(Objetivo): No texto sobre o Cordel do Fogo Encantado, transforme em lista o parágrafo que começa com “Bem no início dos anos 2000”, mantendo os fatos principais.

(Trecho citado):
-------------------------
Cordel do Fogo Encantado volta para celebrar a poesia e as raízes brasileiras

por Thaís Seganfredo
Fotos: Anselmo Cunha

Talvez sejam as ondas que reverberam dos tambores, talvez seja só a longa espera, mas o retorno do Cordel do Fogo Encantado a Porto Alegre foi um reencontro com os fãs como se o tempo apenas tenha sido descongelado, fazendo chover energia. Depois de quase uma década de hiato, o quinteto voltou a se reunir, lançou seu quarto álbum de inéditas, Viagem ao Coração do Sol, e está em turnê pelo Brasil.

Bem no início dos anos 2000, quando o indie e o pop rock do sudeste dominavam a cena, o Cordel veio com sua percussão e sua poesia, letras sobre a natureza e a cultura do sertão nordestino – um afago a quem buscava mais cultura popular no cenário musical, uma década depois do surgimento do manguebeat. Os meninos, que vieram da cidade do Arcoverde/PE, berço do Samba de Coco, trazem referências da literatura de cordel, em letras que abordam a natureza e conceitos como a saudade. Com a benção de Naná Vasconcelos, já no primeiro álbum do grupo se via a força da percussão, com muito coco, maracatu e outros ritmos populares. A essência se mantém no novo álbum, embora com a introdução de elementos eletrônicos (vide a transição da viola os sintetizadores de “Cavaleiros das Estradas do Sol”, faixa que fecha o disco).

Foto: Anselmo Cunha/Nonada

“Que saudade, Porto Alegre”, declamou a carta altura da noite Lirinha, o frontman do grupo, no show que ocorreu na quinta-feira (29) no Opinião – vale dizer que eles também foram ao Morrostock no dia seguinte, um cenário muito propício à energia do grupo, aliás. Na quinta, porém, em clima de euforia, eles empilharam hits como a catártica “Chover (ou Invocação para um Dia Líquido)” e “Tempestade (ou a Dança dos Trovoes)”, cantados em coro pela maioria do público. É verdade, no entanto, que o show foi muito mais que um simples matar a saudade. Isso porque o grupo soube se atualizar, trazendo novas composições que ou já eram esperadas pelo público ou agradaram facilmente, a exemplo de “Liberdade, a Filha do Vento” e “Raiar ou o Vingador da Solidão”.
-------------------------
(Dados fornecidos):

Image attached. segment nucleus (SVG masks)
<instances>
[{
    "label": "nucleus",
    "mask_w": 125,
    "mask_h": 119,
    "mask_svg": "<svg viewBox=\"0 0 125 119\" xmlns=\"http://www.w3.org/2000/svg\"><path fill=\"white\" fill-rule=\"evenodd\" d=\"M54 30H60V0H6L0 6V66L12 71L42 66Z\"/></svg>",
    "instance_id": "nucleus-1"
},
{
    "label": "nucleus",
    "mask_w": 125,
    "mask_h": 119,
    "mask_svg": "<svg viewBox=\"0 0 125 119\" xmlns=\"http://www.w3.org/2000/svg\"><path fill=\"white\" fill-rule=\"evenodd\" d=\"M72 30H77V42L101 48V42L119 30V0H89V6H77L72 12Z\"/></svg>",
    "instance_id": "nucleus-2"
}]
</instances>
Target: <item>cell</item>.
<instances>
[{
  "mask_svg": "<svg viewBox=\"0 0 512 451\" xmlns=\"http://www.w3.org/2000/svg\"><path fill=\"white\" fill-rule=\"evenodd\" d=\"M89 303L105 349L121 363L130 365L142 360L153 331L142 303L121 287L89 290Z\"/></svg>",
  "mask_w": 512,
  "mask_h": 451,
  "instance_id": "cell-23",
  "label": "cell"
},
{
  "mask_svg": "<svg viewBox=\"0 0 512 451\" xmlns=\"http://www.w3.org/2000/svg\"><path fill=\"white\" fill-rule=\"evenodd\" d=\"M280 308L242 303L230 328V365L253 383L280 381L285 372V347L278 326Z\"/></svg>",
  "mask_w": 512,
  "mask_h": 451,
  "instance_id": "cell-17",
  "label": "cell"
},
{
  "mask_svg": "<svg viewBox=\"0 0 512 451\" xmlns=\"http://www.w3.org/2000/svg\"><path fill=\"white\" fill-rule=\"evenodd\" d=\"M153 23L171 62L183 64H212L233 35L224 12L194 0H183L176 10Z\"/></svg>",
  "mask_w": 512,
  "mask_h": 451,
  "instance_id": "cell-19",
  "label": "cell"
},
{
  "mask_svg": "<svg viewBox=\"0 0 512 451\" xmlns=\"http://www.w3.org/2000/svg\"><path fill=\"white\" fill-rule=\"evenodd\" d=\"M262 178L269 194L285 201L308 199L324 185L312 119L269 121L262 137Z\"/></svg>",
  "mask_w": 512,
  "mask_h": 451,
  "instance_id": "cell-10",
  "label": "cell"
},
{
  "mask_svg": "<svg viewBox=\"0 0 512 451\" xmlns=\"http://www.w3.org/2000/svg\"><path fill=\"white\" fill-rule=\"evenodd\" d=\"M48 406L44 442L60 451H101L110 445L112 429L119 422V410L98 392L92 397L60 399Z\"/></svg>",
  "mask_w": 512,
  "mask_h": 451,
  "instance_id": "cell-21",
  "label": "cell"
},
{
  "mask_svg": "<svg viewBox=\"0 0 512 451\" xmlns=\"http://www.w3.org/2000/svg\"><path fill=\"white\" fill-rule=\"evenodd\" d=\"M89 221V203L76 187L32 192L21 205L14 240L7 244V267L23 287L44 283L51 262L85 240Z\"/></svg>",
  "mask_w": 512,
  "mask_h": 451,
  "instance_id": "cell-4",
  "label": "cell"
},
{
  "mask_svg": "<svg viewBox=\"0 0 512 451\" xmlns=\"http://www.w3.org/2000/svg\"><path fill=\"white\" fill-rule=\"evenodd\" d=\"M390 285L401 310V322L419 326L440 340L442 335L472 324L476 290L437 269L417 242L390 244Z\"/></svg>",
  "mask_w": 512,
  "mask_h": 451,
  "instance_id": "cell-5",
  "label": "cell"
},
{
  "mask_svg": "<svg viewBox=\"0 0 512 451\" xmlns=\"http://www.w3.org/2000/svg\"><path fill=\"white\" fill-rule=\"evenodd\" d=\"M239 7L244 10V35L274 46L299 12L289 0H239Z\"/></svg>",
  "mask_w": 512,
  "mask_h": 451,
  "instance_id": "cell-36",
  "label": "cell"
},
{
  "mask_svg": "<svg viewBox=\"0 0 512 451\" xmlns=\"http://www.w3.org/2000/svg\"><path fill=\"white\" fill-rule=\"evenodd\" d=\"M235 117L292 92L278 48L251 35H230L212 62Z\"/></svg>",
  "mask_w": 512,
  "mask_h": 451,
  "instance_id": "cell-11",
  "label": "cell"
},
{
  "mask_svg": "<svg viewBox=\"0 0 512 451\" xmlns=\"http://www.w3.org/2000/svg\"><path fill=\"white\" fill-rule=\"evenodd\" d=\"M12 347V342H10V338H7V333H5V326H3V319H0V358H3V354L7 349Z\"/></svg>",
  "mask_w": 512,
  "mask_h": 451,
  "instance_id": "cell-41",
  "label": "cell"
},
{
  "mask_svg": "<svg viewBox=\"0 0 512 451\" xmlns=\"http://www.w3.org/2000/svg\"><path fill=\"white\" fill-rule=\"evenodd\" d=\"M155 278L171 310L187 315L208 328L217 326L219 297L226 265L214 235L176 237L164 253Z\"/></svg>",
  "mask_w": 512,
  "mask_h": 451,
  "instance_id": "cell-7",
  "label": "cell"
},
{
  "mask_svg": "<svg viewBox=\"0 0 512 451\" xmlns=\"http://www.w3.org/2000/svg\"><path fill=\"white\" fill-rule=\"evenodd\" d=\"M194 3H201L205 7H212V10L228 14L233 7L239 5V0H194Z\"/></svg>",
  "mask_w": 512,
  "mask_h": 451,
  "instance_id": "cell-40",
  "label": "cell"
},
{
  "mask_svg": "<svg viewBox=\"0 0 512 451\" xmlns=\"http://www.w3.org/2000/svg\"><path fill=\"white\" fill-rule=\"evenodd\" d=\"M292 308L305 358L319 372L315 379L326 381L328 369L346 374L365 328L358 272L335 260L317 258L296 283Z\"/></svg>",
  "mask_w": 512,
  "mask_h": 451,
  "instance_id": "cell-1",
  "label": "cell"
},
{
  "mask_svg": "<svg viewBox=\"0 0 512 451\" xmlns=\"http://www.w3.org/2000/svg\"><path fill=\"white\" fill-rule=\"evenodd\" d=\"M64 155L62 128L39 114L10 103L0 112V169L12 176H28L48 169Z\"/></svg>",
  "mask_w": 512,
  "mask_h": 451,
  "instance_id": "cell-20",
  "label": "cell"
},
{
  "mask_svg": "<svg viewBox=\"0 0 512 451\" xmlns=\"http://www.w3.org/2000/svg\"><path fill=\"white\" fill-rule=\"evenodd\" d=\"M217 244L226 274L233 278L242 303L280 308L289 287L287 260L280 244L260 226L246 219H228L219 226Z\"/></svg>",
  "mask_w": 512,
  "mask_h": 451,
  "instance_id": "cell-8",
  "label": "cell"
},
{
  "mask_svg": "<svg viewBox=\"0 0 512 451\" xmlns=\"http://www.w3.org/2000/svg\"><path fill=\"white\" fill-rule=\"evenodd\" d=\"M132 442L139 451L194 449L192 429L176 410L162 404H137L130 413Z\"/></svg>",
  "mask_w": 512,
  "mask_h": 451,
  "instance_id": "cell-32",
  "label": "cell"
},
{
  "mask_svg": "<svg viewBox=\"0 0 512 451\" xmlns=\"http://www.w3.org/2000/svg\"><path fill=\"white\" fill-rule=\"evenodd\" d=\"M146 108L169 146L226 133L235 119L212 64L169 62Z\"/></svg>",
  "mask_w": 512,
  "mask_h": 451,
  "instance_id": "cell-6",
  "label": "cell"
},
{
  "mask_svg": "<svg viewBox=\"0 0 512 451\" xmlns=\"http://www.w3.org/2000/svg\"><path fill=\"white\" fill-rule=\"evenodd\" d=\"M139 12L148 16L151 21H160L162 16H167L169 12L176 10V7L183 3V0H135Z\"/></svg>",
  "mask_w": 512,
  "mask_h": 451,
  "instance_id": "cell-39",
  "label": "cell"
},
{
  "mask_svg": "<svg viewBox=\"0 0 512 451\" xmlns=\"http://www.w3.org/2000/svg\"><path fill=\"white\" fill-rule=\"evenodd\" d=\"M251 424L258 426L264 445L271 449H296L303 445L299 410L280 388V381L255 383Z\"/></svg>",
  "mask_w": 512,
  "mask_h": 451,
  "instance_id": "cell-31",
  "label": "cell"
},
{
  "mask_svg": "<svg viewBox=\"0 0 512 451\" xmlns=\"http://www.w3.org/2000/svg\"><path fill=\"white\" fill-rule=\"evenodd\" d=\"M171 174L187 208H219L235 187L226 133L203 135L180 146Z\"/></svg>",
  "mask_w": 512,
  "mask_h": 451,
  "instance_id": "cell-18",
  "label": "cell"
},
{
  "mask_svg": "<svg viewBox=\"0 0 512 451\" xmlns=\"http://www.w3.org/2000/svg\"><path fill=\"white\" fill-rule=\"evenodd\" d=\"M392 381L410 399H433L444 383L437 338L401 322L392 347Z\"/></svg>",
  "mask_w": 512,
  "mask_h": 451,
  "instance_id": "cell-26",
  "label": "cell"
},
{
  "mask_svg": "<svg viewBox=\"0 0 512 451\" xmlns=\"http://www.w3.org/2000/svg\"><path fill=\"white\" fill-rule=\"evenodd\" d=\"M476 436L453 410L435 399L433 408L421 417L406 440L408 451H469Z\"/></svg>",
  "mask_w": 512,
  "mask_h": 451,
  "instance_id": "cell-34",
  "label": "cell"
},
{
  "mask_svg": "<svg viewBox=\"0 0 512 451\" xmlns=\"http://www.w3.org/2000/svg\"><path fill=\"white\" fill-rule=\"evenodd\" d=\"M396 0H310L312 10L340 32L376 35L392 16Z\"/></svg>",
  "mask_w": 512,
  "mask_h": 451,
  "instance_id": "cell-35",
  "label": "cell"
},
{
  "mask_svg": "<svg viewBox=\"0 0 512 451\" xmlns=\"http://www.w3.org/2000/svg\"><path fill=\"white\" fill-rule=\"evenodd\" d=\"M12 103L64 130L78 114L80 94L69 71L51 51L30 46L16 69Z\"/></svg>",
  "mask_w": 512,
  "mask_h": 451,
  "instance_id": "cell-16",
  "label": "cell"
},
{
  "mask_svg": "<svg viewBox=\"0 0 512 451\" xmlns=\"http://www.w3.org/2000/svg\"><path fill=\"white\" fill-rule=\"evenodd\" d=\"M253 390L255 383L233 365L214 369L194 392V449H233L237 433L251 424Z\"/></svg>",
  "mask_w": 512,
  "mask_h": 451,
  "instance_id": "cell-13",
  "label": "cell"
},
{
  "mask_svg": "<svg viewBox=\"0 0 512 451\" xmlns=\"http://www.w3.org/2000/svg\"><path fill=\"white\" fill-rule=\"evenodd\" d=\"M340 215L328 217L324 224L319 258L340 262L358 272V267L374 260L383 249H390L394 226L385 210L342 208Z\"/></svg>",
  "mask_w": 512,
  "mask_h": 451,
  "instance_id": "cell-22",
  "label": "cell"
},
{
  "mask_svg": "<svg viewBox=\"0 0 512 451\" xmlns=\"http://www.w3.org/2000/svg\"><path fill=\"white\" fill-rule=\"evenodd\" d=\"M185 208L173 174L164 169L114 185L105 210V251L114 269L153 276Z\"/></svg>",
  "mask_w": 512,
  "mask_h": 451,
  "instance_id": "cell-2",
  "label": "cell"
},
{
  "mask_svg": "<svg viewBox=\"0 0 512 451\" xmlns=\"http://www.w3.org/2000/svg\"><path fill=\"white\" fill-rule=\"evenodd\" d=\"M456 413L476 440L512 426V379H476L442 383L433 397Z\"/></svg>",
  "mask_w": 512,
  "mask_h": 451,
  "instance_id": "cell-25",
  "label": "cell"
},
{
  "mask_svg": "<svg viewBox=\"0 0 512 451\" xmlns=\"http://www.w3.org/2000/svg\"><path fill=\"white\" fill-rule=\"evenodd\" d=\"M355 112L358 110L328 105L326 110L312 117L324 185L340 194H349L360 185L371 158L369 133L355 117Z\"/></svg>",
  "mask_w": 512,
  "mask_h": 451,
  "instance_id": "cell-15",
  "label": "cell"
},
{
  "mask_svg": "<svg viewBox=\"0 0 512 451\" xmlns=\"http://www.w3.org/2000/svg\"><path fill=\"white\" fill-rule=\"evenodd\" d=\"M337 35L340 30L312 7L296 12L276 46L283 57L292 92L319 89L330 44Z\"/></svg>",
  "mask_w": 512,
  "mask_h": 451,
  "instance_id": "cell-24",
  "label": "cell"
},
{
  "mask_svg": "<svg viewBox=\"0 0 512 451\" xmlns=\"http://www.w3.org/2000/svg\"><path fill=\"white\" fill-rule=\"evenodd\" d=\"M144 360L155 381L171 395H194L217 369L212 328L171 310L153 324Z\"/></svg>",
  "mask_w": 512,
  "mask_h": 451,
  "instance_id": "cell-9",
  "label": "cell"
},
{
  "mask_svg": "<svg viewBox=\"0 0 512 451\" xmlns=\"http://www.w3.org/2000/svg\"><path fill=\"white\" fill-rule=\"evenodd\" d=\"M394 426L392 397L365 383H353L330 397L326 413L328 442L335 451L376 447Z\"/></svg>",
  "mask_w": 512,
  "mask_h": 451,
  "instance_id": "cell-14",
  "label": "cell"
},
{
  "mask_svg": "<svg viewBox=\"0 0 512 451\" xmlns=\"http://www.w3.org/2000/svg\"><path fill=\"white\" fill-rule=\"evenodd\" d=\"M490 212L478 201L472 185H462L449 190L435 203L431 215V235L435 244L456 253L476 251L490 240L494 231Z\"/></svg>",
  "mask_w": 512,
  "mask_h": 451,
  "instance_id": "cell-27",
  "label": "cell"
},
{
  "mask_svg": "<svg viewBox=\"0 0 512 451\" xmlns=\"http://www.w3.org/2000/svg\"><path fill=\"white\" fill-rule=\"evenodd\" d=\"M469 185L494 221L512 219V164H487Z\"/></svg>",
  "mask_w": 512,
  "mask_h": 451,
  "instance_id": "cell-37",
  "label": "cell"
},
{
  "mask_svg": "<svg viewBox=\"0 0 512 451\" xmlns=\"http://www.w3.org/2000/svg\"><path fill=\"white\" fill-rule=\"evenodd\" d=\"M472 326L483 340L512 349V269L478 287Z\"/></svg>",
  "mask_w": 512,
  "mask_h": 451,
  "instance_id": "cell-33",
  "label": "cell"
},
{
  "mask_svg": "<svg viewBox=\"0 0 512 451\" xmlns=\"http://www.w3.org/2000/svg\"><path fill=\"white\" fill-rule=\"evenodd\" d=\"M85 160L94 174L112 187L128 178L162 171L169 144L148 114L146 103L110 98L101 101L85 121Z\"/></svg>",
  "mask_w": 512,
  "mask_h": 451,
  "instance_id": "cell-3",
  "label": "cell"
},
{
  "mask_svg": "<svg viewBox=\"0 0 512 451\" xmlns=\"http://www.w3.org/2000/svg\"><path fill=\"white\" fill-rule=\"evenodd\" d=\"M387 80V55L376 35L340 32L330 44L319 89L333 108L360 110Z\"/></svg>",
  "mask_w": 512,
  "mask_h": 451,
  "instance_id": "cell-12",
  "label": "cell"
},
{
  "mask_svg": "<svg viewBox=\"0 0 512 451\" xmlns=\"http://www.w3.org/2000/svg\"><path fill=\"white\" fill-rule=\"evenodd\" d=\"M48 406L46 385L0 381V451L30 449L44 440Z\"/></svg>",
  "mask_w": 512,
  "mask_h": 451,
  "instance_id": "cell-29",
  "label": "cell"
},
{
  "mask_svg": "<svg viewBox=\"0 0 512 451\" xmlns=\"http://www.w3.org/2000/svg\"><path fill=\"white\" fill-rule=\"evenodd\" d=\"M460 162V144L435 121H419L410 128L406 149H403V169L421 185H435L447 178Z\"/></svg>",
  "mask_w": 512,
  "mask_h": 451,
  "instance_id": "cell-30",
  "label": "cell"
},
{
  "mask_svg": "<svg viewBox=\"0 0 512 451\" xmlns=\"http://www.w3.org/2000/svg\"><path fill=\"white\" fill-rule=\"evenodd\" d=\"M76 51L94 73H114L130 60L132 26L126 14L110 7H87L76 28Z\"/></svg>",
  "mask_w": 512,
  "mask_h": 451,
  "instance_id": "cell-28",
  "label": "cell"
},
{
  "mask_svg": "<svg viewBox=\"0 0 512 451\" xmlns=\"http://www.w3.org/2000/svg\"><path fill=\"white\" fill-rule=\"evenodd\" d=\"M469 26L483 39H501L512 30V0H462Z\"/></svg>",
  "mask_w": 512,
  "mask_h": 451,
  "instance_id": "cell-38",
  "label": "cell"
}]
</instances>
-------------------------
(Resposta escrita):
- No início dos anos 2000, o indie e o pop rock do sudeste dominavam a cena. Foi quando o Cordel surgiu com percussão e poesia, uma década depois do surgimento do manguebeat.
- As letras falam da natureza e da cultura do sertão nordestino e de conceitos como a saudade, com referências da literatura de cordel.
- O grupo vem de Arcoverde (PE), berço do Samba de Coco.
- O grupo teve a bênção de Naná Vasconcelos. O primeiro álbum já mostrava a força da percussão, com coco, maracatu e outros ritmos populares.
- O novo álbum mantém essa essência, mas introduz elementos eletrônicos. Um exemplo é a passagem da viola para os sintetizadores em “Cavaleiros das Estradas do Sol”, faixa que fecha o disco.